Ein früherer Tucholsky-Preisträger war zum Abschluss des Tucholsky-Wochenendes eingeladen, aber nicht erschienen. Deniz Yücel hätte dafür bei Recep Tayyip Erdoğan Urlaub einreichen müssen, aber ob der Tucholsky kennt? Aktivisten von #Free Deniz berichteten von den derzeitigen Lebensumständen des mutigen Journalisten in türkischer Haft. Sein Stuhl im Parkett des Theaters im Palais blieb bei der Preisverleihung demonstrativ frei.

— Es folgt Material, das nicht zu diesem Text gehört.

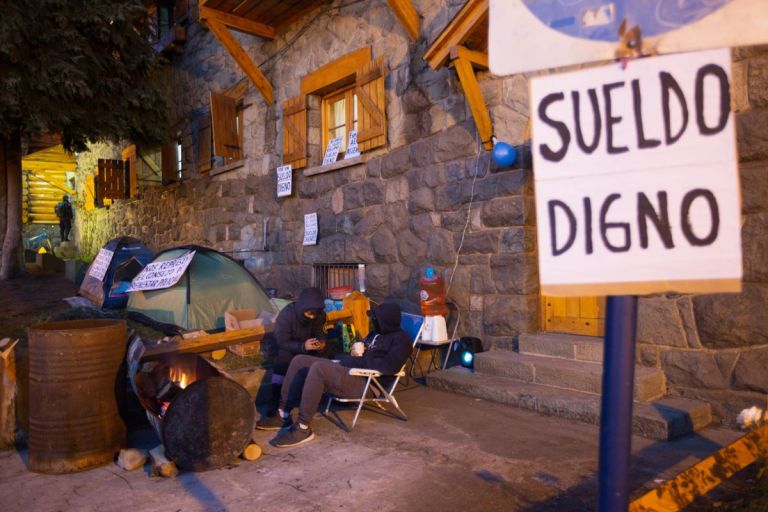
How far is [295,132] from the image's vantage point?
9.01 meters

Der diesjährige Tucholsky-Preisträger gehört auch zu den Journalisten, die sich mit ihrer Arbeit Ärger einhandeln. Der 46-jährige Sönke Iwersen arbeitet für das Investigativ-Ressort des Handelsblatts und hat teilweise spektakuläre Affären wie die um die Budapester Lustreisen einer Versicherungsgesellschaft aufgedeckt. Der Preis wurde ihm jedoch zuerkannt, weil er in seiner Reportage „Schutzengengel ganz unten“ auf die Spur von Flüchtlingen in einem Armenviertel Hongkongs kam, die ganz selbstlos einen anderen Flüchtling zwei Wochen lang versteckten, von dem sie nicht wussten, dass er prominent war. In diesen 14 Tagen war Edward Snowden 2013 der meistgesuchte Mann der Welt. Iwersen machte nicht nur auf diese Menschen aus Sri Lanka und von den Philippinen aufmerksam, sondern versuchte auch per Crowdfunding Geld zu sammeln, um ihr Los zu erleichtern. Bis heute haben sie den unsicheren Flüchtlingsstatus, wie auch Edward Snowden nicht selbstbestimmt leben kann. Kurt Tucholsky selbst war schließlich auch am Lebensende ein Flüchtling, der sich in Europa verstecken musste, und er hat nicht einmal seinen 46. Geburtstag erlebt.